We thank the reviewers for their helpful comments. In
our paper, we develop memoized online variational bayes (MO-VB), an
inference algorithm that does not require any learning rate and is
insensitive to batch size. Compared to alternative methods like stochastic
online variational (SO-VB), our approach delivers much more consistent
performance without the need for extensive parameter tuning. We would like
to emphasize that while our approach builds on a rich variational
inference literature, it differs in several key respects which are crucial
to its scalability, robustness to initialization (via birth-merge moves),
and applicability to nonparametric models.
NOVELTY VS. NEIL &
HINTON (R1): In some sense, all modern work on variational methods
follows closely from the ideas in Neal & Hinton (and various tutorials
by Jordan and colleagues, and decades-older work in statistical physics).
But there are several novel contributions which do not follow easily,
including: * The nested family of truncations which allows these ideas
to be correctly applied to Bayesian nonparametric models. * The
practical demonstration that compared to SO-VB, the MO-VB approach is
simpler (in implementation and parameter tuning), equally scalable, and
often more accurate. * The development of birth-merge moves which
operate on batches of data, but nevertheless avoid local optima and (in
the case of merges) are guaranteed to increase the full-data likelihood
bound. * Achieving all of this in a framework that is directly
applicable to a broad range of models.
CODE (R5 & R6): We
are pleased that the reviewers show interest in the code for our
algorithms. We are in fact working on an open source, Python software
package which implements the various inference frameworks compared in this
paper for a range of Bayesian nonparametric models (mixture models, topic
models, relational models, time series models, etc.). This code will be
publicly released.
EXPERIMENTAL COMPARISONS (R1 & R5): *
Bryant & Sudderth, NIPS 2012 [4]: In line 347, we do compare our merge
moves (which have provable guarantees to improve the ELBO) to the merges
found in [4], which use only the current minibatch and have no
whole-dataset guarantees. We find that [4]'s merges can cause the ELBO to
drop significantly, as shown in Fig. 2's "GreedyMerge" traces. * Wang
& Blei, NIPS 2012 [12]: This work relies on a local collapsed Gibbs
sampler to create new components. Such samplers are widely known to be
slow to add needed components (and become less effective as dataset size
grows). In some internal experiments, we replaced the batch VB in the
creation step of the birth move with a collapsed gibbs sampler, and found
that speed was slower and performance worse (sometimes slightly, sometimes
substantially). We excluded these comparisons due to space constraints.
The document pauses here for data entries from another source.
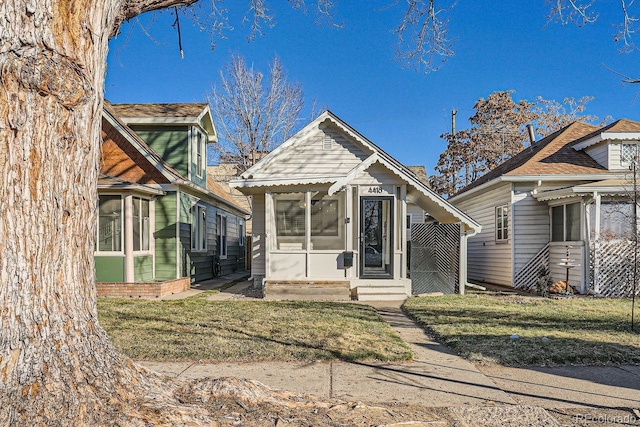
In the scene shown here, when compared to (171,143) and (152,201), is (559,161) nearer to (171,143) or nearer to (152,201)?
(171,143)

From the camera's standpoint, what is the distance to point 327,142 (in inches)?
543

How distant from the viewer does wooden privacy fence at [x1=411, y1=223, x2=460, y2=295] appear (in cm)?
1339

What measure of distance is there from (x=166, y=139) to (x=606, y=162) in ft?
45.9

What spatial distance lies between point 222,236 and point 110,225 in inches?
275

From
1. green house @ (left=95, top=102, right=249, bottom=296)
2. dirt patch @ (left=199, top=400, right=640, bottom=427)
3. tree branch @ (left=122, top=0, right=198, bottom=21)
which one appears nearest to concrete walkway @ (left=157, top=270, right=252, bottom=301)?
green house @ (left=95, top=102, right=249, bottom=296)

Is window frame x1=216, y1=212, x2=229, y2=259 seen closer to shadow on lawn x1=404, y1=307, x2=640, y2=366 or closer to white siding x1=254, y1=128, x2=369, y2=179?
white siding x1=254, y1=128, x2=369, y2=179

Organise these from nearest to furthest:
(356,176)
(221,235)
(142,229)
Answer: (356,176)
(142,229)
(221,235)

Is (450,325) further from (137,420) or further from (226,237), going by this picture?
(226,237)

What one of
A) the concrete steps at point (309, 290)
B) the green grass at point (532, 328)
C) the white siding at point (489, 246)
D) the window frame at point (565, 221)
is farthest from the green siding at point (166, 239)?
the window frame at point (565, 221)

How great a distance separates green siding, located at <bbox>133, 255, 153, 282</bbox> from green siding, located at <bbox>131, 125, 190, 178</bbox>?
3122 mm

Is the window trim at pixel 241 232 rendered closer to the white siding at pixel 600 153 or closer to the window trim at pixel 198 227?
the window trim at pixel 198 227

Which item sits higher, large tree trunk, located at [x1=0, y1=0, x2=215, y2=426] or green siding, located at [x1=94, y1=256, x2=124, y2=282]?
large tree trunk, located at [x1=0, y1=0, x2=215, y2=426]

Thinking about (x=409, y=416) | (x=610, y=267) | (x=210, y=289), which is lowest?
(x=210, y=289)

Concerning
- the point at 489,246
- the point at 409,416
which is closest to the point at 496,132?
the point at 489,246
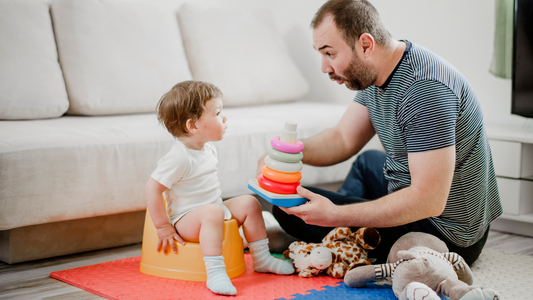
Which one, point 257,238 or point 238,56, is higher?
point 238,56

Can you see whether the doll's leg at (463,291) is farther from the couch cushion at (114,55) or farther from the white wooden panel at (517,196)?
the couch cushion at (114,55)

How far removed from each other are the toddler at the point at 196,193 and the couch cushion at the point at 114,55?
78 cm

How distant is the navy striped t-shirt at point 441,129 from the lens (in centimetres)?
127

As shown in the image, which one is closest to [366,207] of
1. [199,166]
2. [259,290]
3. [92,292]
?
[259,290]

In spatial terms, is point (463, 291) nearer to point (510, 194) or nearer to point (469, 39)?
point (510, 194)

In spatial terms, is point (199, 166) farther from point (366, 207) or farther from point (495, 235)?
point (495, 235)

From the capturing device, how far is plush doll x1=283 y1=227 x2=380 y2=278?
1418mm

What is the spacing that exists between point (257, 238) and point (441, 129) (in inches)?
23.4

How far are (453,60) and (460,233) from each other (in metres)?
1.22

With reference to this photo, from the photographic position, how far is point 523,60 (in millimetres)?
2010

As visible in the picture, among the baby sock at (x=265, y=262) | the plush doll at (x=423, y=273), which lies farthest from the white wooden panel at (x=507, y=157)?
the baby sock at (x=265, y=262)

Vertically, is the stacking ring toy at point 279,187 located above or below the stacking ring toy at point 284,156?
below

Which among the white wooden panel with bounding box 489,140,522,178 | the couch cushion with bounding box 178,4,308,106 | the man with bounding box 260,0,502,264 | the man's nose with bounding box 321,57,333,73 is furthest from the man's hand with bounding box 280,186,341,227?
the couch cushion with bounding box 178,4,308,106

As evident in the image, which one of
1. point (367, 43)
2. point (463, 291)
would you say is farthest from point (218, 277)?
point (367, 43)
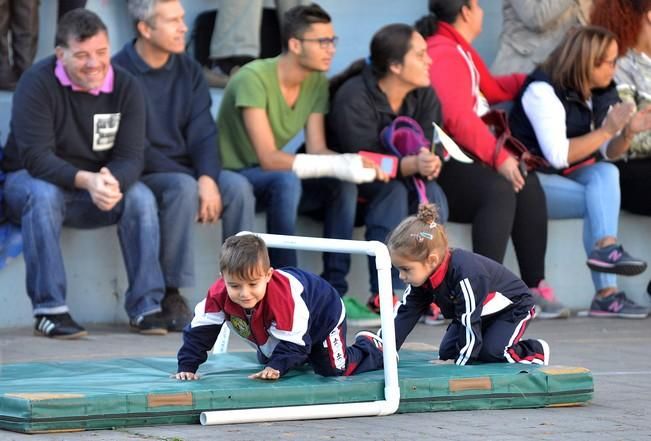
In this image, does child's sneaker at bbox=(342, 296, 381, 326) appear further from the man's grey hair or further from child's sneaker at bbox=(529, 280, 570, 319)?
the man's grey hair

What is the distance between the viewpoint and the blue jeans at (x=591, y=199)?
9625 millimetres

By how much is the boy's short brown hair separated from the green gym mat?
0.43m

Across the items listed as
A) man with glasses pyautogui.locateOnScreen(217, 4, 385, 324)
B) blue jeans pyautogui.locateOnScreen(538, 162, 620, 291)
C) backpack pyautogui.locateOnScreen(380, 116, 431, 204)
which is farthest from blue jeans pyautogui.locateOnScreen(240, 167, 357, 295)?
blue jeans pyautogui.locateOnScreen(538, 162, 620, 291)

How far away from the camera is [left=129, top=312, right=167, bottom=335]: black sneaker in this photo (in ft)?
27.2

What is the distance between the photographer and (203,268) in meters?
9.16

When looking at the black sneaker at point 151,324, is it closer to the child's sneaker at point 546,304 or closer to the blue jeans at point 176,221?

* Ranganath et al., ICML 2013 [2]: Code is not available for the SO-VB
adaptive learning rates proposed in this paper, which became available
just before the NIPS deadline. We found the details of their approach too
complex to reproduce. Our MO-VB lacks learning rates entirely, making it
much simpler.
DETAILED COMMENTS: R6: why do MO-VB results not
depend on batch size (Fig. 2)? MO-VB global parameter updates always
account for the whole dataset via memoized sufficient statistics. This
makes our algorithm very insensitive to batch size, since the influence of
each batch is balanced at every update. In contrast, SO-VB is much more
sensitive due to its reliance on the current batch alone.
R6: new
birth moves are well-thought-out, but still should be called "heuristic".
We'll find a better word to describe the differences. Our method is
certainly more general-purpose than prior work: creating new components by
running batchVB on a targeted subsampling of data is applicable to most
popular models.
R5: some algorithm details missing. We
appreciate the detailed list. We'll improve figure captions and add needed
information to a supplement or longer technical report.
R6: would
have liked comparison of MO-VB on another model in addition to GMM. We
are in fact working on extensions to other models, but even fully
describing our work on the GMM was difficult in the NIPS page constraints.
We intend to experiment more broadly in future papers.
R6:
connection to ref [11] is unclear. We'll improve the description. Like
our MO-VB approach, [11]'s algorithm exploits additivity to store a
memoized version of a "whole-dataset" gradient that can be updated
incrementally.
| |